**Your task**: All of the entries are to be restated word for word.

**Records for the task**:
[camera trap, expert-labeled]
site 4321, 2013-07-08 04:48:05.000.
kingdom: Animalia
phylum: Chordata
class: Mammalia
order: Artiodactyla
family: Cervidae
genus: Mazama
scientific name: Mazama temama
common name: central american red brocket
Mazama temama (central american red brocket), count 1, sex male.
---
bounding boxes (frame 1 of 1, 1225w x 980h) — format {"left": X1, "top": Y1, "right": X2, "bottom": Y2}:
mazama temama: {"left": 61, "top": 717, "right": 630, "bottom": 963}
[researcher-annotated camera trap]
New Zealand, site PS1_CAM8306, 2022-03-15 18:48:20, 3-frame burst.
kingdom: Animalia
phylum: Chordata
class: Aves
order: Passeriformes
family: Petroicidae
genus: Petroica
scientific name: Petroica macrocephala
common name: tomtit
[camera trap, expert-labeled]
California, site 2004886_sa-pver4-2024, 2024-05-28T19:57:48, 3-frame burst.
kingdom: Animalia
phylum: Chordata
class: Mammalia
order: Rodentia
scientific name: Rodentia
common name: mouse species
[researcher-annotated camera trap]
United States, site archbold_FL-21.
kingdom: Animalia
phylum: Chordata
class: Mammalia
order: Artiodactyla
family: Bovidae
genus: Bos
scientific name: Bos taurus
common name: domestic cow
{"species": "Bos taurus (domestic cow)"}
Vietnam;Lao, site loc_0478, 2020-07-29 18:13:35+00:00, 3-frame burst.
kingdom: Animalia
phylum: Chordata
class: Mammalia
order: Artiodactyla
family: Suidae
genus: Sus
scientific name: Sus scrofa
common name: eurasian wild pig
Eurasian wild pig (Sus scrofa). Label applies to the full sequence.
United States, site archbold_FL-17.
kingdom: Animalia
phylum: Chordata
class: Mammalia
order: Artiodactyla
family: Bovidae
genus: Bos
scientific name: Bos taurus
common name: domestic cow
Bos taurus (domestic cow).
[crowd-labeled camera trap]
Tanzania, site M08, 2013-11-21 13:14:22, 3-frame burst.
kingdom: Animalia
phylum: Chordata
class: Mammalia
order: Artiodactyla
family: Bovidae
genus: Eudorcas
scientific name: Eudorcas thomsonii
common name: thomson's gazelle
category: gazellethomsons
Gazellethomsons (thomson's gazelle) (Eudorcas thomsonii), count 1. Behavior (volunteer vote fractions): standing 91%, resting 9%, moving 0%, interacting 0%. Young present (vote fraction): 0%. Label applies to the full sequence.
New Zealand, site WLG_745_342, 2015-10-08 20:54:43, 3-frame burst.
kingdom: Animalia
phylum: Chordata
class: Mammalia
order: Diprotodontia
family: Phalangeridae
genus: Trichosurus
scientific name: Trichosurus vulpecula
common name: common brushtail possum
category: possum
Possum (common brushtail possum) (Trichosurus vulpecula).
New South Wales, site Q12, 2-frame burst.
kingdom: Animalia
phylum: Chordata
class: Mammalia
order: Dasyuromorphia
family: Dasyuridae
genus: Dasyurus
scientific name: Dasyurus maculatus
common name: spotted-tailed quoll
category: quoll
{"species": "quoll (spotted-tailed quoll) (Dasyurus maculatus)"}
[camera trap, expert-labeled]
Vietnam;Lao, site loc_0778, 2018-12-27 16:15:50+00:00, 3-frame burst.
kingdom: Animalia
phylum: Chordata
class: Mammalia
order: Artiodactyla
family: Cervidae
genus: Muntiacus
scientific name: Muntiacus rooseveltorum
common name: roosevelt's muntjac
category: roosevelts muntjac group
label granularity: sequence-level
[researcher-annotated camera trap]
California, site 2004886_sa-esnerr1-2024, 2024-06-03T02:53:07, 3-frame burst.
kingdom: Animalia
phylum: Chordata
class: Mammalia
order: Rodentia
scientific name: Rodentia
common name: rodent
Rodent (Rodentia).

**Problem solution**:
[camera trap, expert-labeled]
site 4321, 2013-07-08 04:48:05.000.
kingdom: Animalia
phylum: Chordata
class: Mammalia
order: Artiodactyla
family: Cervidae
genus: Mazama
scientific name: Mazama temama
common name: central american red brocket
Mazama temama (central american red brocket), count 1, sex male.
---
bounding boxes (frame 1 of 1, 1225w x 980h) — format {"left": X1, "top": Y1, "right": X2, "bottom": Y2}:
mazama temama: {"left": 61, "top": 717, "right": 630, "bottom": 963}
[researcher-annotated camera trap]
New Zealand, site PS1_CAM8306, 2022-03-15 18:48:20, 3-frame burst.
kingdom: Animalia
phylum: Chordata
class: Aves
order: Passeriformes
family: Petroicidae
genus: Petroica
scientific name: Petroica macrocephala
common name: tomtit
[camera trap, expert-labeled]
California, site 2004886_sa-pver4-2024, 2024-05-28T19:57:48, 3-frame burst.
kingdom: Animalia
phylum: Chordata
class: Mammalia
order: Rodentia
scientific name: Rodentia
common name: mouse species
[researcher-annotated camera trap]
United States, site archbold_FL-21.
kingdom: Animalia
phylum: Chordata
class: Mammalia
order: Artiodactyla
family: Bovidae
genus: Bos
scientific name: Bos taurus
common name: domestic cow
{"species": "Bos taurus (domestic cow)"}
Vietnam;Lao, site loc_0478, 2020-07-29 18:13:35+00:00, 3-frame burst.
kingdom: Animalia
phylum: Chordata
class: Mammalia
order: Artiodactyla
family: Suidae
genus: Sus
scientific name: Sus scrofa
common name: eurasian wild pig
Eurasian wild pig (Sus scrofa). Label applies to the full sequence.
United States, site archbold_FL-17.
kingdom: Animalia
phylum: Chordata
class: Mammalia
order: Artiodactyla
family: Bovidae
genus: Bos
scientific name: Bos taurus
common name: domestic cow
Bos taurus (domestic cow).
[crowd-labeled camera trap]
Tanzania, site M08, 2013-11-21 13:14:22, 3-frame burst.
kingdom: Animalia
phylum: Chordata
class: Mammalia
order: Artiodactyla
family: Bovidae
genus: Eudorcas
scientific name: Eudorcas thomsonii
common name: thomson's gazelle
category: gazellethomsons
Gazellethomsons (thomson's gazelle) (Eudorcas thomsonii), count 1. Behavior (volunteer vote fractions): standing 91%, resting 9%, moving 0%, interacting 0%. Young present (vote fraction): 0%. Label applies to the full sequence.
New Zealand, site WLG_745_342, 2015-10-08 20:54:43, 3-frame burst.
kingdom: Animalia
phylum: Chordata
class: Mammalia
order: Diprotodontia
family: Phalangeridae
genus: Trichosurus
scientific name: Trichosurus vulpecula
common name: common brushtail possum
category: possum
Possum (common brushtail possum) (Trichosurus vulpecula).
New South Wales, site Q12, 2-frame burst.
kingdom: Animalia
phylum: Chordata
class: Mammalia
order: Dasyuromorphia
family: Dasyuridae
genus: Dasyurus
scientific name: Dasyurus maculatus
common name: spotted-tailed quoll
category: quoll
{"species": "quoll (spotted-tailed quoll) (Dasyurus maculatus)"}
[camera trap, expert-labeled]
Vietnam;Lao, site loc_0778, 2018-12-27 16:15:50+00:00, 3-frame burst.
kingdom: Animalia
phylum: Chordata
class: Mammalia
order: Artiodactyla
family: Cervidae
genus: Muntiacus
scientific name: Muntiacus rooseveltorum
common name: roosevelt's muntjac
category: roosevelts muntjac group
label granularity: sequence-level
[researcher-annotated camera trap]
California, site 2004886_sa-esnerr1-2024, 2024-06-03T02:53:07, 3-frame burst.
kingdom: Animalia
phylum: Chordata
class: Mammalia
order: Rodentia
scientific name: Rodentia
common name: rodent
Rodent (Rodentia).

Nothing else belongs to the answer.